In this section we perform a hypothesis test for the means of two populations. We assume that the standard deviations of the two populations are equal but unknown. If, however, we knew \(\sigma\) and the difference of the sample means (\(\bar x_1 - \bar x_2\)), the test statistic could be written as follows:

\[z = \frac{(\bar x_1 - \bar x_2)-(\mu_1-\mu_2)}{\sigma \sqrt{\frac{1}{n_1} + \frac{1}{n_2}}} \]

However, in almost all real life applications we do not know \(\sigma\). Thus, we estimate it beforehand. The best way to do that is to consider the sample variances, \(s^2_1\) and \(s^2_2\), as two estimates for \(\sigma^2\). By pooling the two sample variances and weighting them according to the sample size, the estimate for \(\sigma^2\) is given by

\[s_p^2 = \frac{(n_1-1)s_1^2 + (n_2-1)s_2^2 }{n_1+n_2-2}\text{,} \]

and by taking the square root we get

\[s_p = \sqrt{\frac{(n_1-1)s_1^2 + (n_2-1)s_2^2 }{n_1+n_2-2}}\text{.} \]
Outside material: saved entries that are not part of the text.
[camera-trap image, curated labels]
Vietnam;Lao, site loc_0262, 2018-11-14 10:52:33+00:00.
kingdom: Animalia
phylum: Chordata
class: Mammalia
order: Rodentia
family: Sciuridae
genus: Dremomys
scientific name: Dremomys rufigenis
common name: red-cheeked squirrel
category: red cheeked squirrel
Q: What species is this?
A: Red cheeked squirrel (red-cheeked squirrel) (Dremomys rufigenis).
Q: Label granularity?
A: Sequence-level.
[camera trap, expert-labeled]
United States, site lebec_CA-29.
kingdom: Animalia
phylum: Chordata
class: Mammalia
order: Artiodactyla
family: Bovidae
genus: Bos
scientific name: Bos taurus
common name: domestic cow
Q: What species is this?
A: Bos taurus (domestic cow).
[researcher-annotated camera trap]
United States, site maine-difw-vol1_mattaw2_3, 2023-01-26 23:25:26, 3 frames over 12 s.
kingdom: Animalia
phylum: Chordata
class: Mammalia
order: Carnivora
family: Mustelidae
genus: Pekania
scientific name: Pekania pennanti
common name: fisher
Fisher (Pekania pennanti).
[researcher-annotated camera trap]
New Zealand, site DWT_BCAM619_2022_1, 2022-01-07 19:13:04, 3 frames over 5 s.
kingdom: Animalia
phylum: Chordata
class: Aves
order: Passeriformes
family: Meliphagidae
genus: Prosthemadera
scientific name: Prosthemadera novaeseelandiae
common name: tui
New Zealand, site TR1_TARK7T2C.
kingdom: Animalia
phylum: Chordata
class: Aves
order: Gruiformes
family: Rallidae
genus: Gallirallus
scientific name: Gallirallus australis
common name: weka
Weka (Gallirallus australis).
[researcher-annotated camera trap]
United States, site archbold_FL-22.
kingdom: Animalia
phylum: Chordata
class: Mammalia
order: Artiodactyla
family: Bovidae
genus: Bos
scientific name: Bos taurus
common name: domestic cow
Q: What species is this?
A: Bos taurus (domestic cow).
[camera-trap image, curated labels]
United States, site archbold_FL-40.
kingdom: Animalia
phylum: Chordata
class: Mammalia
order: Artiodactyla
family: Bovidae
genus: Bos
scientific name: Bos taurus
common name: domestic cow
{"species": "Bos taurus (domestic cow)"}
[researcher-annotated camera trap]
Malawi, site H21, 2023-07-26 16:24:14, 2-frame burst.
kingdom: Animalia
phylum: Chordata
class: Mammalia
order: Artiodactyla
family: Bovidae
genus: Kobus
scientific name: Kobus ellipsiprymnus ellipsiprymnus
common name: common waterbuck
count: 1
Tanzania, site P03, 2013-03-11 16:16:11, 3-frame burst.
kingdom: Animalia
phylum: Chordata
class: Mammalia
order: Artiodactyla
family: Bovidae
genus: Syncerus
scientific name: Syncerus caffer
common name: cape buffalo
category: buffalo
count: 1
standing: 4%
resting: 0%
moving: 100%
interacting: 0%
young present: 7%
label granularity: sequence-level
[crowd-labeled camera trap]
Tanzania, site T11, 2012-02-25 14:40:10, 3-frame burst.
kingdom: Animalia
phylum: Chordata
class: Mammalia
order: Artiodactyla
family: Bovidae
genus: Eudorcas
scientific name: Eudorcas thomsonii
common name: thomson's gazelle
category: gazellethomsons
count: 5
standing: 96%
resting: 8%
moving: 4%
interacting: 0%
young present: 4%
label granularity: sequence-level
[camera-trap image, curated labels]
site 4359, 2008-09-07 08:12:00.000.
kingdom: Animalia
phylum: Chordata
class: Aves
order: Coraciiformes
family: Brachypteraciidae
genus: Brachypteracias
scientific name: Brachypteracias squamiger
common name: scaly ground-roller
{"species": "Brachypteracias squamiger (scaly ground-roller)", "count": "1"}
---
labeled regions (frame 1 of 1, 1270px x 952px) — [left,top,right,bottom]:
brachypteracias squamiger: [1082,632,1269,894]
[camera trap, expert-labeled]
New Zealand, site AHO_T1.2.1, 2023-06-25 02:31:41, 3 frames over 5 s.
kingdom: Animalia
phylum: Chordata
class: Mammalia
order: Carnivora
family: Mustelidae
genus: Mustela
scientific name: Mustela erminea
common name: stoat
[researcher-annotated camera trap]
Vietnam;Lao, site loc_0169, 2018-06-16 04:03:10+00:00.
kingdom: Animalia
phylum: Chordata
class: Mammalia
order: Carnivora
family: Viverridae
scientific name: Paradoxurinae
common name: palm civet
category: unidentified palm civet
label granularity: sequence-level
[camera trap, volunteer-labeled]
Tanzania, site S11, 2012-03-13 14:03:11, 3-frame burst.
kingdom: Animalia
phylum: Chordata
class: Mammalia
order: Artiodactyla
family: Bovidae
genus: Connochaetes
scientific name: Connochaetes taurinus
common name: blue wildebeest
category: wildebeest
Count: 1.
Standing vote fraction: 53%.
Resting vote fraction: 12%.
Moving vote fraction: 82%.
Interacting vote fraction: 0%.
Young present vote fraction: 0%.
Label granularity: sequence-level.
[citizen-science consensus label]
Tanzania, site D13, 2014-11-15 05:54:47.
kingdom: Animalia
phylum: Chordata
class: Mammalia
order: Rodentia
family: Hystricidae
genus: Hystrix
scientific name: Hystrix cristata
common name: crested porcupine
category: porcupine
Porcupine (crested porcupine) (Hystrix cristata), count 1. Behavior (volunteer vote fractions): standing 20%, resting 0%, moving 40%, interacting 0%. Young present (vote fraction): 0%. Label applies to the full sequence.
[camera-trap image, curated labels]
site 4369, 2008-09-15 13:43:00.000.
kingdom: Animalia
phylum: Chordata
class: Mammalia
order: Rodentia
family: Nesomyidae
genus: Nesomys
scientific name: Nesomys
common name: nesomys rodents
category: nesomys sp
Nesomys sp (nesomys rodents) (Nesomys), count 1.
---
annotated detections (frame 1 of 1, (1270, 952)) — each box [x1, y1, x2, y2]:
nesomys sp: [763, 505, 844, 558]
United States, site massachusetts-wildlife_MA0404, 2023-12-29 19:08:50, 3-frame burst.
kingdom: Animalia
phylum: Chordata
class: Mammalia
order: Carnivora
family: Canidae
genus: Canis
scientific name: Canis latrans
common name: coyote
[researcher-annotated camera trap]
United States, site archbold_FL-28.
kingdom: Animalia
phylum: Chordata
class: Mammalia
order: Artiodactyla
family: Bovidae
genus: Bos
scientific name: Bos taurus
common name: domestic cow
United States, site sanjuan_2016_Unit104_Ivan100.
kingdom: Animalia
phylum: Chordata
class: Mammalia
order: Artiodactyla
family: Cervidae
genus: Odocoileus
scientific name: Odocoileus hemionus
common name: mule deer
The quantity \(s_p\) is called the
**pooled sample standard deviation**,
where the subscript \(p\) stands for
**pooled**.

The replacement of \(\sigma\) in the equation above with its estimate \(s_p\) results in

\[t = \frac{(\bar x_1 - \bar x_2)-(\mu_1-\mu_2)}{s_p \sqrt{\frac{1}{n_1} + \frac{1}{n_2}}} \]

The denominator of the equation, \(s_p \sqrt{\frac{1}{n_1} + \frac{1}{n_2}}\), is the estimator of the standard deviation of \(\bar x_1 - \bar x_2\), which can be written as

\[s_{\bar x_1 - \bar x_2} = s_p \sqrt{\frac{1}{n_1} + \frac{1}{n_2}}\]

Please note, that the equation for the test statistic \(t\) has a *t*-distribution. The
degrees of freedom \((df)\) are given
by

\[df = n_1+n_2-2\]

The \(100(1-\alpha)\) % confidence interval for \(\mu_1 - \mu_2\) is given by

\[(\bar x_1 - \bar x_2) \pm t \times s_p
\sqrt{\frac{1}{n_1}+\frac{1}{n_2}}\text{,}\] where the value of
\(t\) is obtained from the
*t*-distribution for the given confidence level and \(n_1+n_2-2\) degrees of freedom.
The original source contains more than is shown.